Steve’s Core Takeaways
- Quote, Steve Gibson [159:36]:
"Bugs are never going away, ever. And neither are bad guys. So it should be obvious that the only possible solution is to make certain that the bad guys can never get their hands on those bugs." - Only software intended for public exposure (web, email, DNS) should be exposed. All private administration tools, internal dashboards, and non-public interfaces should be strictly firewalled, VPN’d, or air-gapped.
- Don’t depend on authentication alone for security—“authentication always fails in the end,” as virtually every breach (including this one) demonstrates.
- Blame is misplaced on hackers or buggy software—the culpability also squarely rests with those who expose non-public tools to the world.

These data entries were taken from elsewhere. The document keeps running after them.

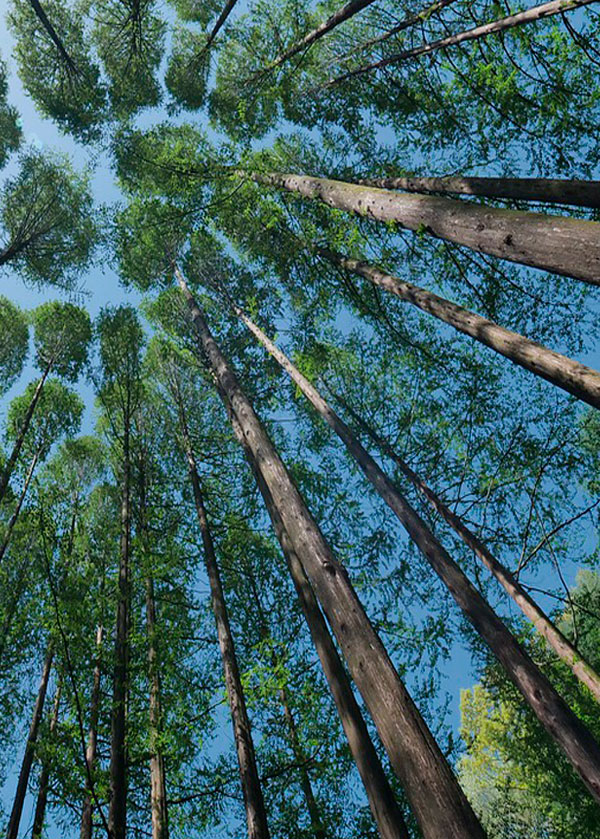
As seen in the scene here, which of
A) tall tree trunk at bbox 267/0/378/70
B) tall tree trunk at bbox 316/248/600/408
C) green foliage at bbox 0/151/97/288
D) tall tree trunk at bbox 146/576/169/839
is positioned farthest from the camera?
green foliage at bbox 0/151/97/288

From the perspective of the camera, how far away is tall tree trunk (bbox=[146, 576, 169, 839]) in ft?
11.7

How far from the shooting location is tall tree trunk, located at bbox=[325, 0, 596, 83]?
4.46 metres

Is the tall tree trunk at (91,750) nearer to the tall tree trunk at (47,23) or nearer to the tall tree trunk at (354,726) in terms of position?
the tall tree trunk at (354,726)

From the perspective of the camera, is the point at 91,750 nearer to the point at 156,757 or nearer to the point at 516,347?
the point at 156,757

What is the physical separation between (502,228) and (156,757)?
500cm

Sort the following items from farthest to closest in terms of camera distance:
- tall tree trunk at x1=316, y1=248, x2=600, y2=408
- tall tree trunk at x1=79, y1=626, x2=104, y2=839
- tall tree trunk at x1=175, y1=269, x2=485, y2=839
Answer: tall tree trunk at x1=79, y1=626, x2=104, y2=839
tall tree trunk at x1=316, y1=248, x2=600, y2=408
tall tree trunk at x1=175, y1=269, x2=485, y2=839

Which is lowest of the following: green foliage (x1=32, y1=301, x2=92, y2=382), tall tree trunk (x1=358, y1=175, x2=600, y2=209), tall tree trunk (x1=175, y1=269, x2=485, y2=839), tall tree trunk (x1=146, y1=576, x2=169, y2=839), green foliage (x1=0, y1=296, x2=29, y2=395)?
tall tree trunk (x1=175, y1=269, x2=485, y2=839)

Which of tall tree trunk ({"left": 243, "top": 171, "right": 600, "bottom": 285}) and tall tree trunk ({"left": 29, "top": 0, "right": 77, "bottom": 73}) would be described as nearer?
tall tree trunk ({"left": 243, "top": 171, "right": 600, "bottom": 285})

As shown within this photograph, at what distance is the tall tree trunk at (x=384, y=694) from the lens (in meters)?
1.53

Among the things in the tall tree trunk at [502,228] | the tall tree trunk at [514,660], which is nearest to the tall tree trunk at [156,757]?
the tall tree trunk at [514,660]

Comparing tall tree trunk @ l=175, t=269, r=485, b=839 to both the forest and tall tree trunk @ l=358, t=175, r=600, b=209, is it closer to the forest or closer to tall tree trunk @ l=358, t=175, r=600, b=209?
the forest

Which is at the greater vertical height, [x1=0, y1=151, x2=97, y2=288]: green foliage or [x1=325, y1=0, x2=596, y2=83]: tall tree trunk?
[x1=0, y1=151, x2=97, y2=288]: green foliage

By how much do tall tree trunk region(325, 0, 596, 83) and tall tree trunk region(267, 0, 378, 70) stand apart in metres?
0.83

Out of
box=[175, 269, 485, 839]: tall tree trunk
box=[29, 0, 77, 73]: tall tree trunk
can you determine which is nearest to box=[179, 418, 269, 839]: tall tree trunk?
box=[175, 269, 485, 839]: tall tree trunk
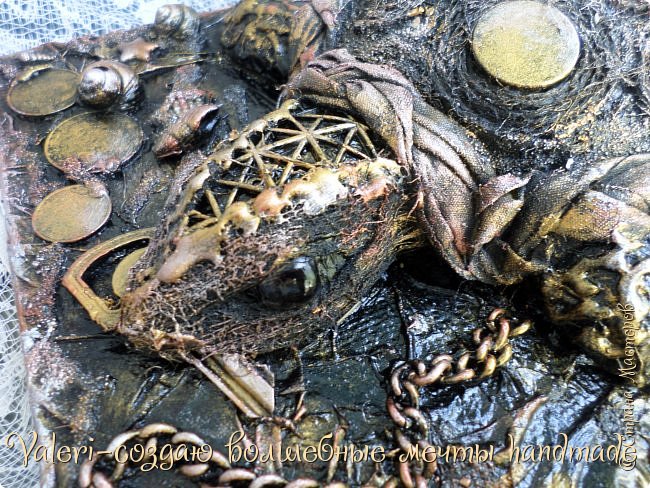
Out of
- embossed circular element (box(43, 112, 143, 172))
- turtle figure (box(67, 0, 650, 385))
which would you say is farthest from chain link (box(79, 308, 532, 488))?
embossed circular element (box(43, 112, 143, 172))

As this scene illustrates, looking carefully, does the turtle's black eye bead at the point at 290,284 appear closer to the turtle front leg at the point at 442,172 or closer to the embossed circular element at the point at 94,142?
the turtle front leg at the point at 442,172

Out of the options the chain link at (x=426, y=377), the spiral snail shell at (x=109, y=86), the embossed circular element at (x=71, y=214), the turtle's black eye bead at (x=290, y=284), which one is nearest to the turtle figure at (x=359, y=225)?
the turtle's black eye bead at (x=290, y=284)

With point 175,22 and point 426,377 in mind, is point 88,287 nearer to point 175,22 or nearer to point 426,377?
point 426,377

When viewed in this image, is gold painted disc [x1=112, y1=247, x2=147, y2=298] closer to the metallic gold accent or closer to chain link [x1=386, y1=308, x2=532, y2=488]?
the metallic gold accent

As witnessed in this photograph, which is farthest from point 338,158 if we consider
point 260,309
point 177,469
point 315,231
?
point 177,469

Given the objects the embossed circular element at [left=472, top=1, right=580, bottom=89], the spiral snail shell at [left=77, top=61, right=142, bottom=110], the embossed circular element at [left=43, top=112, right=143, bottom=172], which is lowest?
the embossed circular element at [left=43, top=112, right=143, bottom=172]
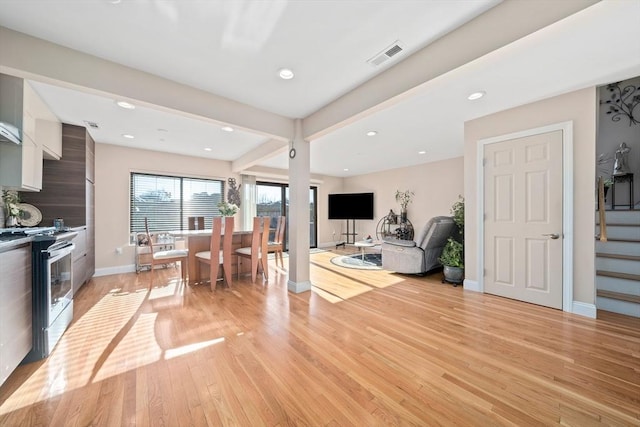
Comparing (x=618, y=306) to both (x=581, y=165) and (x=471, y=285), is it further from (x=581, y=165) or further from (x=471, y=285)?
(x=581, y=165)

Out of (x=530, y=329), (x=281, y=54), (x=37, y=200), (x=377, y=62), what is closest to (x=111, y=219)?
(x=37, y=200)

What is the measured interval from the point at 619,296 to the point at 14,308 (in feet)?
18.3

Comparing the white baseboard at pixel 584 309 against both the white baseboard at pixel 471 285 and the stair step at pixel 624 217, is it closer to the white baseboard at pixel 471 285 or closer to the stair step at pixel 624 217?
the white baseboard at pixel 471 285

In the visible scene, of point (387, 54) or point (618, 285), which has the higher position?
point (387, 54)

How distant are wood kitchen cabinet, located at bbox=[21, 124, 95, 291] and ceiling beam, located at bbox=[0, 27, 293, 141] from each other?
2025 mm

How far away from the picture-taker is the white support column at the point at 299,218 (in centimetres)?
339

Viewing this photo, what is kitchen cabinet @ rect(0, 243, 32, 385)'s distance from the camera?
1452mm

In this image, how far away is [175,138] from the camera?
4.09m

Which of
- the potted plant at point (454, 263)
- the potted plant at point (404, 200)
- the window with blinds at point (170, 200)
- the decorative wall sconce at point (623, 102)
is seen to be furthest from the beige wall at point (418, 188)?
the window with blinds at point (170, 200)

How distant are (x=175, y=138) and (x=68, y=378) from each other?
3594mm

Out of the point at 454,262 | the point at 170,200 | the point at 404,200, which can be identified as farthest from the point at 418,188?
the point at 170,200

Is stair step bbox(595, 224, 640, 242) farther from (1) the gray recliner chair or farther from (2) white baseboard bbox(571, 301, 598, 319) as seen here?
(1) the gray recliner chair

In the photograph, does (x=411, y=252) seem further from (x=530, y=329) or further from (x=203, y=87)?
(x=203, y=87)

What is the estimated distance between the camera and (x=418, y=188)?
21.7 ft
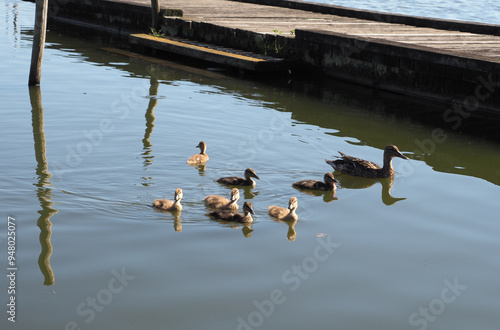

Quote, Steve Gibson [163:25]:
"From now on I'm calling them morons because it is their fault that they got hacked... If it's crappy software, keep it inside, it cannot defend itself against the internet."
Notable Moments & Quotes
- On 20 years of the show:
"Just think of the wealth of learning you’ve got for free from this guy..." – Leo [08:27] - On AI's economic disruption:
"Consumers usually wind up dictating what wins and what loses." – Steve [24:30] - On scriptcase's broken update model:
"Every three or four days they do another release ... Talk about update fatigue." – Steve [151:20] - On repeated cycle of vulnerabilities:
"The actual mistake is ever attaching anything to the public internet that does not, by virtue of its purpose, need to be widely visible to everyone, everywhere." – Steve [159:03]
Episode Timeline
- 00:30 – Celebrating 20 years, show origins
- 11:40 – AI, zero-click web, and the shifting economy
- 30:31 – Plex urgent update
- 37:49 – Allianz Life breach; social engineering
- 55:02 – Chrome 140 privacy features; browser security
- 75:31 – Data brokers hide deletion pages
- 87:03 – Russia restricts secure messaging; state-controlled MAX
- 90:44 – NIST’s lightweight crypto for IoT
- 111:29 – SyncThing 2.0 release: features, warnings
- 128:43 – Main topic: ScriptCase vulnerability; lesson for the enterprise; protecting against the inevitable
- 159:03 – Rant: Don’t expose the non-public; “authentication always fails”; shift blame
Bottom Line
The “sad case of ScriptCase” is a microcosm of how not just bugs, but bad operational decisions—placing non-public tools on the internet—are the direct cause of modern ransomware and breaches. Security posture must assume both bugs and attackers are a constant, and only expose to the world what is meant for the world. The rest stays inside, or risk sharing ScriptCase's sad fate.